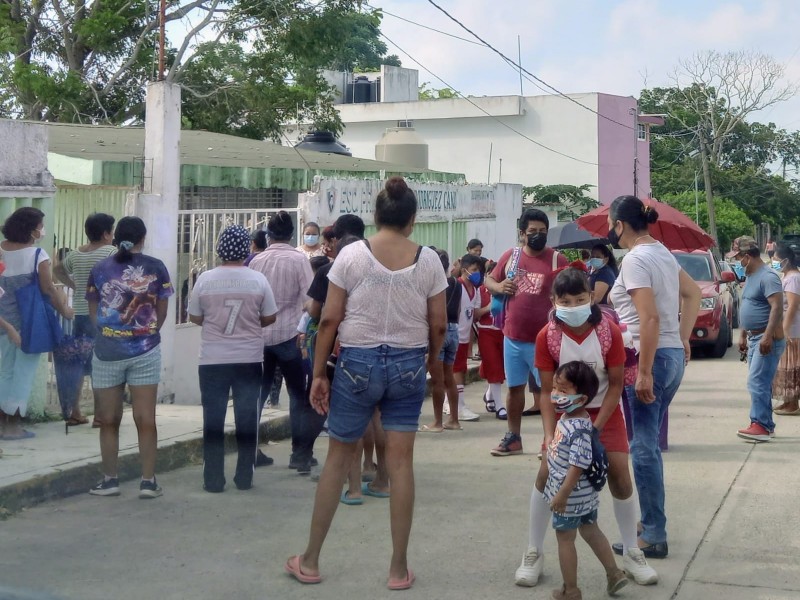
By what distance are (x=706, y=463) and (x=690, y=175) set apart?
160 feet

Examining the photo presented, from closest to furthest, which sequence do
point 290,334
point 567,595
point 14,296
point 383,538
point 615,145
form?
1. point 567,595
2. point 383,538
3. point 290,334
4. point 14,296
5. point 615,145

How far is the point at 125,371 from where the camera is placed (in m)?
6.41

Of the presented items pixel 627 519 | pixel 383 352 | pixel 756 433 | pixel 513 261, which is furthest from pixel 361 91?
pixel 627 519

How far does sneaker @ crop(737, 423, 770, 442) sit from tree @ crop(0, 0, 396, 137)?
13831mm

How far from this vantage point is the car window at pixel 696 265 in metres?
16.6

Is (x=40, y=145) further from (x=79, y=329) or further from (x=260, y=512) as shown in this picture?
(x=260, y=512)

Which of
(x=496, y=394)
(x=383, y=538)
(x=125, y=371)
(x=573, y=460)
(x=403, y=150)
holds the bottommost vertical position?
(x=383, y=538)

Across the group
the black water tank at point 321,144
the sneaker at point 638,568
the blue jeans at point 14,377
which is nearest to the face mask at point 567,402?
the sneaker at point 638,568

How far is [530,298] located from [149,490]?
3078mm

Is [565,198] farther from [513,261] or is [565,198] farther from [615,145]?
[513,261]

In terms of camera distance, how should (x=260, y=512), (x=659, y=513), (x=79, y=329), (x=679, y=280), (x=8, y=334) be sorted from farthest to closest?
(x=79, y=329), (x=8, y=334), (x=260, y=512), (x=679, y=280), (x=659, y=513)

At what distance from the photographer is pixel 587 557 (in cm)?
534

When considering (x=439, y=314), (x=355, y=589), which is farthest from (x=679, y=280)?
(x=355, y=589)

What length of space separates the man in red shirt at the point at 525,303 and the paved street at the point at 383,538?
0.48 metres
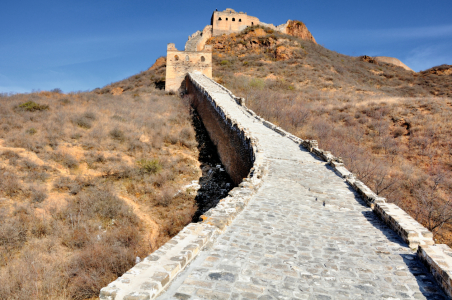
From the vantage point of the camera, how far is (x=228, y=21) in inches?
1629

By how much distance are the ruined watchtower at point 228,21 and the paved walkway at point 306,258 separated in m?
40.8

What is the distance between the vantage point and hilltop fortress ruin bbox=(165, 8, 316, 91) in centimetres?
2375

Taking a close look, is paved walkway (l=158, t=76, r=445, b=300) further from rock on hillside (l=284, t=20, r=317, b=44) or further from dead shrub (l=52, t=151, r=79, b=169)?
rock on hillside (l=284, t=20, r=317, b=44)

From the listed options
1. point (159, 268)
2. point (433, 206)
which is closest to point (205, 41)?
point (433, 206)

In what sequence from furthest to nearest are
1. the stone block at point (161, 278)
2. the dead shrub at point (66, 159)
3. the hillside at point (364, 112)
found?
the dead shrub at point (66, 159)
the hillside at point (364, 112)
the stone block at point (161, 278)

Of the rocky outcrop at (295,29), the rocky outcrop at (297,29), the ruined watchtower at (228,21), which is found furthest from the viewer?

§

Copy out unchanged the lines from the one containing "From the listed options" through the final line of the records, including both.

From the listed options
1. point (159, 268)
2. point (433, 206)
which is closest to point (205, 41)?
point (433, 206)

In what sequence from furthest to nearest are
1. the stone block at point (161, 278)
2. the dead shrub at point (66, 159)
3. the hillside at point (364, 112)
found?
the dead shrub at point (66, 159)
the hillside at point (364, 112)
the stone block at point (161, 278)

Of the rocky outcrop at (295,29), the rocky outcrop at (297,29), the ruined watchtower at (228,21), which is found furthest from the viewer?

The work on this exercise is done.